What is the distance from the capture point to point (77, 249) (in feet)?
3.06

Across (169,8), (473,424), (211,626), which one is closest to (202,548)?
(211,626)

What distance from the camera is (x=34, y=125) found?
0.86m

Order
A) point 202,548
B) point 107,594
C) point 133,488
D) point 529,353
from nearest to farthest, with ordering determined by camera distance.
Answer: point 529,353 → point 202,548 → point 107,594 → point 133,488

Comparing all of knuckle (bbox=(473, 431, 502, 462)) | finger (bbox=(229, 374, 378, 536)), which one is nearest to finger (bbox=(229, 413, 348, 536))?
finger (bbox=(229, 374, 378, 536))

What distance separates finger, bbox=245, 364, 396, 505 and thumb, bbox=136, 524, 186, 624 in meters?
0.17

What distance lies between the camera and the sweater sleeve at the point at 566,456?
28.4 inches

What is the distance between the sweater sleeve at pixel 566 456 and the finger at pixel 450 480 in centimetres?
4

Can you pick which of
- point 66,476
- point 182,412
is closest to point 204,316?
━━━━
Problem to work on
Transcribe the records word for word, beginning at the first line and continuing through the line that contains "28.4 inches", including that line.

Complete answer
What is the distance from the capture point to point (77, 249) (in feet)?
3.06

Across (169,8), (473,424), (211,626), which one is closest to (202,548)?
(211,626)

What distance from the camera is (x=34, y=125) found?
0.86m

Order
A) point 202,548
B) point 107,594
C) point 133,488
D) point 529,353
from nearest to farthest, with ordering determined by camera distance.
Answer: point 529,353 → point 202,548 → point 107,594 → point 133,488

Comparing all of knuckle (bbox=(473, 431, 502, 462)) | finger (bbox=(229, 374, 378, 536)), which one is nearest to finger (bbox=(229, 413, 348, 536))?
finger (bbox=(229, 374, 378, 536))

What distance separates finger, bbox=245, 364, 396, 505 and thumb, bbox=136, 524, 186, 624 in meters?
0.17

What distance lies between the camera and the sweater sleeve at the point at 566,456?
28.4 inches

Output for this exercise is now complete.